The Tax Foundation has said that a person making $30,000 each year would see their taxes rise about $253.75 on average in 2026, while a married couple with two children who make $165,000 would have to pay about $2,450.50 more.

“Though lawmakers may not address the looming expirations this year, they should prepare for the upcoming expiration by weighing the trade-offs of each change the 2017 tax law made,” Ms. York said. “Lawmakers should cement into law a tax code that promotes growth and opportunity without worsening U.S. debt.”

But White House officials said that if President Biden is reelected in November, the tax cuts would be extended for people making less than $400,000 per year. They claimed that the Trump-backed tax cuts measure would cause a raise in taxes for middle-class Americans next year.

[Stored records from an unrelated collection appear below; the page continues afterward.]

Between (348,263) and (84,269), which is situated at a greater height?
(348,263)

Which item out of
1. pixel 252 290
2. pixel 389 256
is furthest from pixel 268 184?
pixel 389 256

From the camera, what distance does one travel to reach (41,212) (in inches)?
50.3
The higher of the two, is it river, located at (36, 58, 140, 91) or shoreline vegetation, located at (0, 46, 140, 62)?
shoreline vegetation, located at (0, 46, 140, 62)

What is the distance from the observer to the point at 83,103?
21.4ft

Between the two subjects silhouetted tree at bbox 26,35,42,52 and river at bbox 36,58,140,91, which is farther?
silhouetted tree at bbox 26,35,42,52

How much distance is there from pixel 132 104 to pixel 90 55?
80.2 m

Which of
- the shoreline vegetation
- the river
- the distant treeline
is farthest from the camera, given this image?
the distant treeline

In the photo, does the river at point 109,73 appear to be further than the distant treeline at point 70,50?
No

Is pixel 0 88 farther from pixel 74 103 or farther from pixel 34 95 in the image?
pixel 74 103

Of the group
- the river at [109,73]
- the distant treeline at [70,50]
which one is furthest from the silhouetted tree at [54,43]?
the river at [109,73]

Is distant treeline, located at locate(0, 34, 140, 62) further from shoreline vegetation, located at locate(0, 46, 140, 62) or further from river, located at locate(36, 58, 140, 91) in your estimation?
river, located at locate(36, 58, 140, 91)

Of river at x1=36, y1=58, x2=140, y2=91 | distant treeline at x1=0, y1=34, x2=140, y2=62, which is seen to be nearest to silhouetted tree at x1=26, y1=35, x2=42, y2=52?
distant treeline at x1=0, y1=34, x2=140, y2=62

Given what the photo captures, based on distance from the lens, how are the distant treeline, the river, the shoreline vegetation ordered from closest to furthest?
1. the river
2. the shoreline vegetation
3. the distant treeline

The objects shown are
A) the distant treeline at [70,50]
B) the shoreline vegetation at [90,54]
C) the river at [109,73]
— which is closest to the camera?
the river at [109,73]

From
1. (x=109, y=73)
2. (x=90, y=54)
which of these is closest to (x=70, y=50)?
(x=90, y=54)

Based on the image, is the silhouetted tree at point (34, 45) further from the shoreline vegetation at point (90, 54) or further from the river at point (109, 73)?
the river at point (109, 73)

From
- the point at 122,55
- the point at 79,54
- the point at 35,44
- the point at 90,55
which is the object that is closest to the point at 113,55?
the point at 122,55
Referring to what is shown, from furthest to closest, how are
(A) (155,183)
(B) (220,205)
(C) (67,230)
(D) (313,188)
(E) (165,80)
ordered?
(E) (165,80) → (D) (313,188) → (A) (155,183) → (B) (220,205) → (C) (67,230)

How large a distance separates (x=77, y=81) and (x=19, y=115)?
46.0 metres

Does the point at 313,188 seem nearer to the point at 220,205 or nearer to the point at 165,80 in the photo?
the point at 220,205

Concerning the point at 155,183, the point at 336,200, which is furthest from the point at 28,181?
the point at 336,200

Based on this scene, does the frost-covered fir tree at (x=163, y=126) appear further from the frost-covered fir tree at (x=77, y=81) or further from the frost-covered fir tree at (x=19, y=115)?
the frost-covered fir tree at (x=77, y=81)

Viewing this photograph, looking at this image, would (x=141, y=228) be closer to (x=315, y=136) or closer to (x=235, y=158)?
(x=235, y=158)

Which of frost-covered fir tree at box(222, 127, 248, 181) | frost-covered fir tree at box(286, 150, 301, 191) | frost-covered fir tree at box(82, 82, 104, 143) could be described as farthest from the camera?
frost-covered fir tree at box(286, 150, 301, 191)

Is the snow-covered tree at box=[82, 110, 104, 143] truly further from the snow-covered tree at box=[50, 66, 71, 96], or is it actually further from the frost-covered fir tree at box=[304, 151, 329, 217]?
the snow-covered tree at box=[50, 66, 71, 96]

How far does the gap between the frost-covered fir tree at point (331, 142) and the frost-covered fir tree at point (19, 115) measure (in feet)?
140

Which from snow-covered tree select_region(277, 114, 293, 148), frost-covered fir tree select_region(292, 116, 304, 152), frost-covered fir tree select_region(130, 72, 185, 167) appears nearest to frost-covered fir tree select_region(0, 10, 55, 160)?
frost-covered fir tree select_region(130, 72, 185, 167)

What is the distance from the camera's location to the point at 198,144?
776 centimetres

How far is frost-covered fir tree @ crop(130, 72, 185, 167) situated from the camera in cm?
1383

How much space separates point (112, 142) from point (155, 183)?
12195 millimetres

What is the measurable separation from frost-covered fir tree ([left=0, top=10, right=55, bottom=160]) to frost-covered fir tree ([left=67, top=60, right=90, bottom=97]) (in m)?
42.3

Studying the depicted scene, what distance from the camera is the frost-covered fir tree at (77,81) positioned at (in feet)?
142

“His budget would further cut taxes for the middle class and working families,” a White House spokesperson told news outlets this week. “He has said that repeatedly and in every budget. Trump and Republicans are responsible for the egregious and fiscally reckless cliff that is in the Trump Tax Cuts—they are the reason taxes will raise for the middle class after 2025.”

After taking control of the House last year, Republicans introduced a measure to make the Tax Cuts and Jobs Act’s capital gains and individual provisions permanent.

“We need to provide some much-needed relief and certainty to hardworking families and Main Street businesses and ensure these tax cuts do not expire,” Rep. Vern Buchanan (R-Fla.), who sponsored the measure, said last year when it was introduced.